Malaysia Airlines MH370: Search Teams in 'Dispute' Over Where Missing Plane Located
The hunt for missing Malaysia Airlines plane MH370 has hit another set back due to internal disagreements between the five search teams over the location of the plane, it has been claimed.
The teams, made up of Boeing, Inmarsat, France's Thales Group, the United States National Transportation Safety Board (NTSB) and the Australian Defence Science and Technology Organisation, were said to be "divided in their conclusions about where to concentrate the search", the Wall Street Journal reported.
One unnamed sonar expert also expressed his doubts to the WSJ over the likelihood of locating the plane, given the 'dispute-filled' atmosphere among the stakeholders.
But Martin Dolan, the Australian Transport Safety Bureau chief commissioner, was quick to play down any rift.
"There is no disagreement just the deliberate application of differing analysis models," he said.
These models have identified two priority search areas based on two assumptions: first where the plane flew on autopilot until it ran out of fuel and the second the possible flight paths identified by satellite signals from the plane.

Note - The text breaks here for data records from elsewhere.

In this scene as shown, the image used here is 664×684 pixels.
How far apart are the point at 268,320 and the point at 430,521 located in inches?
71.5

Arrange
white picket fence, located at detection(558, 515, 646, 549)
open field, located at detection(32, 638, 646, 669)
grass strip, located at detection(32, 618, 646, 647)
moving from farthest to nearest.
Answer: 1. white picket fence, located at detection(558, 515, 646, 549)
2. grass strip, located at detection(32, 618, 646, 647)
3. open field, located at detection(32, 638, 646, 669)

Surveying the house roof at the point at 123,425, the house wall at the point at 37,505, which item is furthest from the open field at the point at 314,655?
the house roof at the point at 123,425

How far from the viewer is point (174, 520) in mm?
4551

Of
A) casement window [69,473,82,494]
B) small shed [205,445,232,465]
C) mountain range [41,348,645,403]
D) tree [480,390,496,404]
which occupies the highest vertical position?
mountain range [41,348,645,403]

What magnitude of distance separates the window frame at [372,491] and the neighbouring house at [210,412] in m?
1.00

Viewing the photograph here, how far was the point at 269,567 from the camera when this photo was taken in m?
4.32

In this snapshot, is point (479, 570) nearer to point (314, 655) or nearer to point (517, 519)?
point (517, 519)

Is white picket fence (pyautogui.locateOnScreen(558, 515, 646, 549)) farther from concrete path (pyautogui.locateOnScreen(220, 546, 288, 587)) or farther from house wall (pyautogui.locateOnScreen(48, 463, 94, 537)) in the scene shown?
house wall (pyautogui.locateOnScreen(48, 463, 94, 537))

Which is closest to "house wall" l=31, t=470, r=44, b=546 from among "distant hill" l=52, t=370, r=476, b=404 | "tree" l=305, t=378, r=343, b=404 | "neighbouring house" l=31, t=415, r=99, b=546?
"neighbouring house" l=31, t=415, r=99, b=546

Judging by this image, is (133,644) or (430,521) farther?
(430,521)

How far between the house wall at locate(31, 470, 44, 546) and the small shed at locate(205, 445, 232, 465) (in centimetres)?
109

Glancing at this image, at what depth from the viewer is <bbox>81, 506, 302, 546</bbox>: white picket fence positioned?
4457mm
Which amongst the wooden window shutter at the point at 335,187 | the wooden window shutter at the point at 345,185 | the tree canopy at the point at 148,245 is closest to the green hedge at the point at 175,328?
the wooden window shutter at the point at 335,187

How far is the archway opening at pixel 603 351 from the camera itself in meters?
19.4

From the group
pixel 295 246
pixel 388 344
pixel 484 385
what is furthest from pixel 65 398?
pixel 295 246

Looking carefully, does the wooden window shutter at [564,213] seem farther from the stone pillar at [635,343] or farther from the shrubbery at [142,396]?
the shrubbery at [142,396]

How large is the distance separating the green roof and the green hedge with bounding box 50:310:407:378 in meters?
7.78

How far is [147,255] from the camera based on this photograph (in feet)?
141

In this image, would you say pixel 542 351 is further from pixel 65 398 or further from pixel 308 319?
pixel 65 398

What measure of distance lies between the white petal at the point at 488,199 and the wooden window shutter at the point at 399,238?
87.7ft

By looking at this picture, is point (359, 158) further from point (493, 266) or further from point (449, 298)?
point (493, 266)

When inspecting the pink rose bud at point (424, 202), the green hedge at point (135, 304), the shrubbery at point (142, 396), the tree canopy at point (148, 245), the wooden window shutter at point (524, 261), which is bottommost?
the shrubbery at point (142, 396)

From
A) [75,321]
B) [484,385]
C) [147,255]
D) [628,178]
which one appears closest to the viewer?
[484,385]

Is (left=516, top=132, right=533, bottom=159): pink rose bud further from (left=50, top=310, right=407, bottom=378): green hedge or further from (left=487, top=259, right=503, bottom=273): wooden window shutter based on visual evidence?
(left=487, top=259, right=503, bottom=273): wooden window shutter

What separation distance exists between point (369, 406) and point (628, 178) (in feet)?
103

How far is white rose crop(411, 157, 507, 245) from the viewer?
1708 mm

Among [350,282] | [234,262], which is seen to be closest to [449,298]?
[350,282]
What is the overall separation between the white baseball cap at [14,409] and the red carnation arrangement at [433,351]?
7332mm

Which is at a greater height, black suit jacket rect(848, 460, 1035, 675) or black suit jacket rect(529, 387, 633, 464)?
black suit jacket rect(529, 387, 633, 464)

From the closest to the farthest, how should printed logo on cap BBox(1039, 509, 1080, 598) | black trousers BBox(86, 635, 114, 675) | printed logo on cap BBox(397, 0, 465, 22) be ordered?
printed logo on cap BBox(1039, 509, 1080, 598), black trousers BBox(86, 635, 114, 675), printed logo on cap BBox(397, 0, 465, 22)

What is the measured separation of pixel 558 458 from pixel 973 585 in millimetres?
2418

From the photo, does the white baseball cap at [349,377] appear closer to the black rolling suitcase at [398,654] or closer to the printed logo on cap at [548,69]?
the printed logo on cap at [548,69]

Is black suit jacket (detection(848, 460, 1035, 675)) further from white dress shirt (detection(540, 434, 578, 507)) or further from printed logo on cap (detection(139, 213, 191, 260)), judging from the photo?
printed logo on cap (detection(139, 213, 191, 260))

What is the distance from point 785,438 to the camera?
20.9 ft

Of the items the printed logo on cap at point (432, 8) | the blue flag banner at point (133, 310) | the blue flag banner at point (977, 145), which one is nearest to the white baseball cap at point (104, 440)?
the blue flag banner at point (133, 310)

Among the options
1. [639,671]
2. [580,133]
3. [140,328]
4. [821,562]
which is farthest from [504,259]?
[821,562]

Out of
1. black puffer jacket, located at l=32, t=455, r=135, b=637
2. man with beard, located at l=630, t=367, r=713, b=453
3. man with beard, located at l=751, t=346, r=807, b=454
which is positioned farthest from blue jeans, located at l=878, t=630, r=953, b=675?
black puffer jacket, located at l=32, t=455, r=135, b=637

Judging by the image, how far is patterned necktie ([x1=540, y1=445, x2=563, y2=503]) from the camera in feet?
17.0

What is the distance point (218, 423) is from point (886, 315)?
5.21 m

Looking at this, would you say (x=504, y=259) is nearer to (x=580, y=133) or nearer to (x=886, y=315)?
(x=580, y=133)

Dolan stressed, however, that despite the different methodologies all stakeholders agreed the final resting place of the missing plane was along the so-called 'seventh arc' in southern Indian Ocean, located 100km away from Western Australia.
It comes as the search is set to widen, based on new drift modelling by Australia, which has lead to to predictions the first debris from the plane could come ashore on Indonesia's Western Sumatra after about 123 days.
Peter Foley, search coordinator, said: "We are currently working to see if we can get an updated drift model for a much wider area where there might be possibilities of debris washing ashore."
No trace of the Boeing 777 has been found since the $90m (£57m) search was launched earlier this year. The Beijing-bound flight vanished on 8 March with 239 people on board.